100,000 oil wells need clean up in Alberta, Canada

The number of wells in the province slated to be remediated is about 3,000. However, there are more than 100,000 unproductive wells that will need to be cleaned up.
"The mess continues to grow," said Mark Dorin, who has had a problem well for more than a decade on his family's land near Didsbury, a town located 80 kilometres north of Calgary. For several years, the well was leaking gas into the air. His mother, Shirley, said it impacted her health when she would be out in the yard. 

Sunday, February 2, 2020

Drivers do not pay for roads

A report published earlier this year confirms, in tremendous detail, a very basic fact of transportation that’s widely disbelieved: Drivers don’t come close to paying for the costs of the roads they use. Published jointly by the Frontier Group and the U.S. PIRG Education Fund, “Who Pays for Roads?” exposes the myth that drivers are covering what they’re using. 
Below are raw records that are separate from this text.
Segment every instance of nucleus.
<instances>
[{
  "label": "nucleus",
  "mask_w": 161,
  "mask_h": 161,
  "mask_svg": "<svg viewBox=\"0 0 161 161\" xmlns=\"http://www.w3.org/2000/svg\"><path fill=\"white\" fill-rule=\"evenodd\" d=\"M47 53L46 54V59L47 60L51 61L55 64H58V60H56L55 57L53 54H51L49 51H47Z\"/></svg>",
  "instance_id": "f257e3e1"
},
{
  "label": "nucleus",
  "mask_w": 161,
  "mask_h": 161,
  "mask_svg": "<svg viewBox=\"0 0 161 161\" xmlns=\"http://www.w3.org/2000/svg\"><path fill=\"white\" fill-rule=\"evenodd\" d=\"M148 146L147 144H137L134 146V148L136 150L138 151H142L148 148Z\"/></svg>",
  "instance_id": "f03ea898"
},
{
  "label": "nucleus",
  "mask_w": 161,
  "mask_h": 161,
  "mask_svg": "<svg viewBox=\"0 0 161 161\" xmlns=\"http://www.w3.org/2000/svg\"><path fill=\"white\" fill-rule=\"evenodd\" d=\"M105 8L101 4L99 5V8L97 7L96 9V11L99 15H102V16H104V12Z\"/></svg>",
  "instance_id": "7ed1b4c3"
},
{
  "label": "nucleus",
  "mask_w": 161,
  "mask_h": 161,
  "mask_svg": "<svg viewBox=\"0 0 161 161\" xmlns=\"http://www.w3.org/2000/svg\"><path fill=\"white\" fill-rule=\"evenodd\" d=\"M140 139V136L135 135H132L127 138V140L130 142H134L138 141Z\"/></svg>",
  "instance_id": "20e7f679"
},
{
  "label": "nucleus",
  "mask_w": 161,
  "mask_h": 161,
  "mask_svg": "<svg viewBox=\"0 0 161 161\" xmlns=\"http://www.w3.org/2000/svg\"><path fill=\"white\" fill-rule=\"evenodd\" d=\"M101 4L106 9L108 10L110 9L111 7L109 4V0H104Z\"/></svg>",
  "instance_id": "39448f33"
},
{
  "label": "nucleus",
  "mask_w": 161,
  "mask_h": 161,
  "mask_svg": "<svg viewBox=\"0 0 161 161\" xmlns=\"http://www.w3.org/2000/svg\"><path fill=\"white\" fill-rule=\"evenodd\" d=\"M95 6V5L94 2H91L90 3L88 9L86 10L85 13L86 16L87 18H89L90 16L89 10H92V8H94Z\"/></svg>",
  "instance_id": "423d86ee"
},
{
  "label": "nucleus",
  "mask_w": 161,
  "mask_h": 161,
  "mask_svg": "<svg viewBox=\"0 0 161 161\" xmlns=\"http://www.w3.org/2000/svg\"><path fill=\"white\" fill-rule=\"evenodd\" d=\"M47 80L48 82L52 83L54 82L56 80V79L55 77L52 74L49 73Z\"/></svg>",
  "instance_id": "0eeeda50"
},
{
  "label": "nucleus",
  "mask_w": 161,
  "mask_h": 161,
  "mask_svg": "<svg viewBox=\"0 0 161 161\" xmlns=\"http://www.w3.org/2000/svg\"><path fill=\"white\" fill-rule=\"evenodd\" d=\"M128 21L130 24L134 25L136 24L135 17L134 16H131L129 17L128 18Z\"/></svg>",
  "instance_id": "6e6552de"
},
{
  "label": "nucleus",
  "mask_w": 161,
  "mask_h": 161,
Academic study shows how US law favors autos and driving

A century ago, captains of industry and their allies in government launched a social experiment in urban America: the abandonment of mass transit in favor of a new personal technology, the private automobile. Decades of investment in this shift have created a car-centric landscape with Dickensian consequences. 

Wednesday, January 29, 2020

Externalities are costs incurred by for-profit firms that are not accounted for

A new report shows that Dublin is the 17th most congested city in the world, with motorists spending an average of eight days and 21 hours sitting in peak traffic a year.

How much would you charge your employer for 8 days and 21 hours of your time? This is what we are giving free to the oil-auto-and-sprawl for-profit industries.

Wednesday, January 8, 2020

Roads do not pay for themselves

Highways do not—and, except for brief periods in our nation’s history—never have paid for themselves through the taxes that highway advocates label “user fees.” Yet highway advocates continue to suggest they do in an attempt to secure preferential access to scarce public resources and to shape how those resources are spent.